Précision préalable : j’ai visionné la version « courte », de trois heures et demie quand même, (deux autres versions plus longues ont été montées), qui a obtenu le Grand prix spécial du jury à Cannes en 1979, face à une forte concurrence.
La genèse du film est intéressante : il s’agit d’un film de commande du pouvoir Soviétique sur la découverte du pétrole en Sibérie. Konchalovski a en partie rempli le cahier des charges, mais il s’est surtout affranchi de l’esprit de la commande pour en faire un film ambitieux et personnel.
Quelques mots sur le titre : Le suffixe -ade évoque tout à la fois un caractère collectif, des actions, des constructions, une forme poétique, voire le produit fabriqué à partir d’un ingrédient, ici la Sibérie.
Il renvoie aussi -et surtout- à un genre littéraire : l’épopée (L’Illiade, la Franciade, …) qui comprend une idée de durée et un mélange de dimensions individuelles et collectives.

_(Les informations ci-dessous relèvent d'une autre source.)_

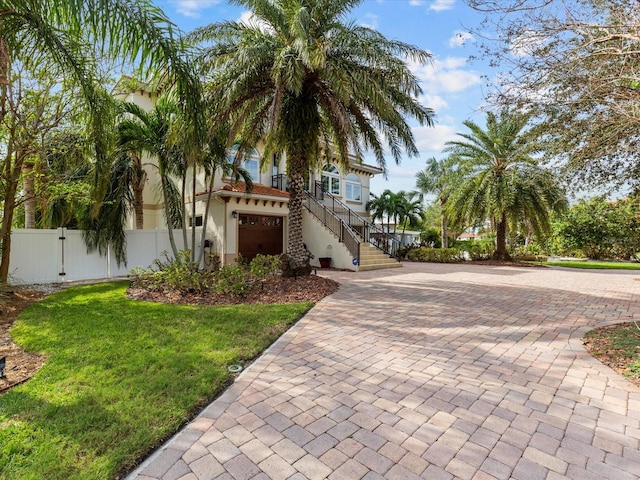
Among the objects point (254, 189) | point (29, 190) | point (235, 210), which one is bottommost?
point (235, 210)

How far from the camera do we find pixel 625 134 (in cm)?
641

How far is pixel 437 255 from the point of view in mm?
20797

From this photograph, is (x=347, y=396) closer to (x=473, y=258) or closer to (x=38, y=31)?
(x=38, y=31)

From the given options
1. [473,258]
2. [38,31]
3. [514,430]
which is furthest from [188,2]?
[473,258]

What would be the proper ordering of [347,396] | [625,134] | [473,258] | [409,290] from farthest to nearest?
1. [473,258]
2. [409,290]
3. [625,134]
4. [347,396]

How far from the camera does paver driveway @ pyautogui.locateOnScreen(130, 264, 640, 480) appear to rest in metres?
2.44

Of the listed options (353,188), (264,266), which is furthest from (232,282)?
(353,188)

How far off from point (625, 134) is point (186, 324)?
29.9 feet

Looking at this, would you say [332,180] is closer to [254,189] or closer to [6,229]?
[254,189]

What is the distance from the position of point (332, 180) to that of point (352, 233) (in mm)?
7693

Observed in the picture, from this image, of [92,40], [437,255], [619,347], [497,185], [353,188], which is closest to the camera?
[619,347]

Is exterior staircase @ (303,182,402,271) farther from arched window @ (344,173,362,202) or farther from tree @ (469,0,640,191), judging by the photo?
tree @ (469,0,640,191)

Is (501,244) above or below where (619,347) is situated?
above

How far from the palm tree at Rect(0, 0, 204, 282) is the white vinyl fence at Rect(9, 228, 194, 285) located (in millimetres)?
6860
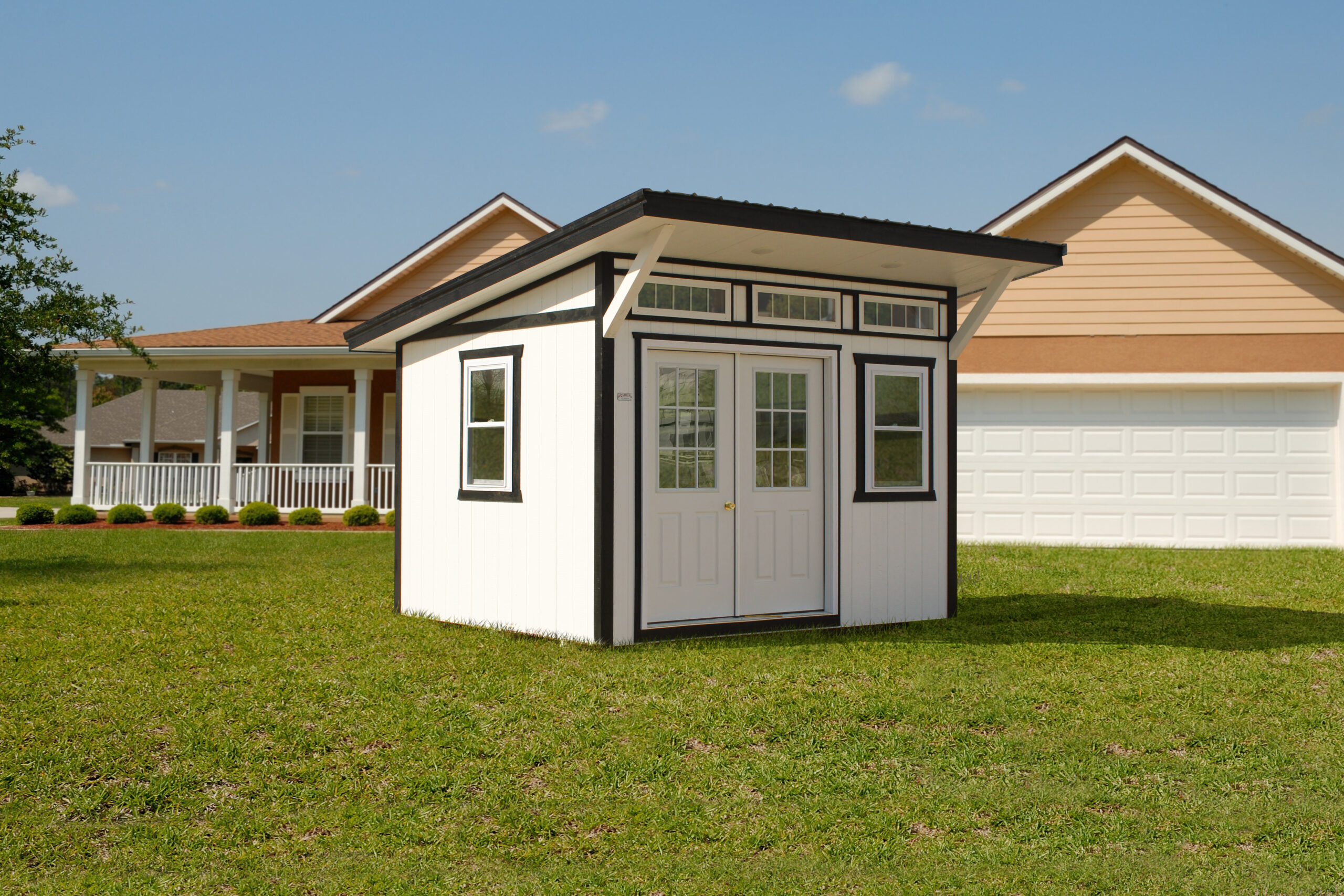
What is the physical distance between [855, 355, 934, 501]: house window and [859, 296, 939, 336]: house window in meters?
0.29

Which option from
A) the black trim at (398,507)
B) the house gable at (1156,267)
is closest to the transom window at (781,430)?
the black trim at (398,507)

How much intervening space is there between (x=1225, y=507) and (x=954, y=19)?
825 cm

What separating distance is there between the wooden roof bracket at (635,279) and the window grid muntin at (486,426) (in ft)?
4.31

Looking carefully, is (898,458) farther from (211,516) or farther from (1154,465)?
(211,516)

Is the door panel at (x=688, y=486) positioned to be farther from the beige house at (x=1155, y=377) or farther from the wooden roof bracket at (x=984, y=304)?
the beige house at (x=1155, y=377)

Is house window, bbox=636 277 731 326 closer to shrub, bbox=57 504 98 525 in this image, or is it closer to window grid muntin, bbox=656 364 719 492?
window grid muntin, bbox=656 364 719 492

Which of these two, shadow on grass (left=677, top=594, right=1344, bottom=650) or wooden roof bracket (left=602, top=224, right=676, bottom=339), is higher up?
wooden roof bracket (left=602, top=224, right=676, bottom=339)

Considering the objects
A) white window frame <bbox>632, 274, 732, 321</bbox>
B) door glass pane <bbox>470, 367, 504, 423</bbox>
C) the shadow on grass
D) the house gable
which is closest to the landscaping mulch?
door glass pane <bbox>470, 367, 504, 423</bbox>

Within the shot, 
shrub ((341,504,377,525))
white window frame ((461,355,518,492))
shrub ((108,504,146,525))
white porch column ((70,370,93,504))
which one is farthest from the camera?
white porch column ((70,370,93,504))

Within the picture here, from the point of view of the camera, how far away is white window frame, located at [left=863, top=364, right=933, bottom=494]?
929 cm

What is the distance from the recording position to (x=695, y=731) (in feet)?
19.5

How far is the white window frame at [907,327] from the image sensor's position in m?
9.35

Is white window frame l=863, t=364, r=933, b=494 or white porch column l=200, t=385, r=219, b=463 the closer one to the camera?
white window frame l=863, t=364, r=933, b=494

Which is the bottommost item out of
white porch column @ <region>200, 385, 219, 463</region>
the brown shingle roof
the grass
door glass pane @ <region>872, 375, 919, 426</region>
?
the grass
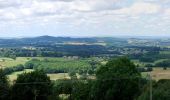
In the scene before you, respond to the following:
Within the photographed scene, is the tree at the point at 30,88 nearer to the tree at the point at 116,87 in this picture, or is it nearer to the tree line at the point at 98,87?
the tree line at the point at 98,87

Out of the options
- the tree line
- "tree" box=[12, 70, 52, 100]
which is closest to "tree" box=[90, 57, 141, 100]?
the tree line

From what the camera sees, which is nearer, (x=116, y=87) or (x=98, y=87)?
(x=116, y=87)

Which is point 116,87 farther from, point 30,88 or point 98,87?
point 30,88

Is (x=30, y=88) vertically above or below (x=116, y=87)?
below

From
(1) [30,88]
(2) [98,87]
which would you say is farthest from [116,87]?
(1) [30,88]

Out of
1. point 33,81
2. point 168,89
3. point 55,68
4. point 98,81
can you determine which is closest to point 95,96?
point 98,81

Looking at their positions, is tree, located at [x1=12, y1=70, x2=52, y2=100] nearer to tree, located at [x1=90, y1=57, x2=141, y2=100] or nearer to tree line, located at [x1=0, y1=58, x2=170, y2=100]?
tree line, located at [x1=0, y1=58, x2=170, y2=100]

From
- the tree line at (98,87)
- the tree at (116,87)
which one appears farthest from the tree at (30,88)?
the tree at (116,87)

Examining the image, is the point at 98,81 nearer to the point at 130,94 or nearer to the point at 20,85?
the point at 130,94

Les épopées sont écrites pour célébrer un grand fait (répondant en cela à la commande Soviétique), ou pour évoquer une suite événements historiques en utilisant une forme poétique.
Le film correspond à ces trois caractéristiques.
Au générique apparaît un sous-titre presque redondant, « Poème », qui affirme la priorité du cinéaste, qui vise plus à l’évocation qu’à l’analyse.
Comme les œuvres du genre revendiqué, le film est long. Il est lent aussi : le cinéaste prend son temps, en laissant des plans durer plus que dans les productions « normales », comme pour imprégner le spectateur de son ambiance, et il faut faire l’effort de pénétrer dedans.
L’action se passe quasi exclusivement dans le petit village Sibérien d’Elan, perdu dans la taïga, sur les soixante premières années du 20eme siècle. Il conte les histoires de trois générations successives de deux familles, l’une pauvre, l’autre (relativement) riche. Il est rythmé de plusieurs façons : par les départs et les retours au village des protagonistes et par des images d’archives servant d’intervalles en les parties, images en noir et blanc des deux conflits mondiaux, de la révolution bolchevique et de la guerre civile.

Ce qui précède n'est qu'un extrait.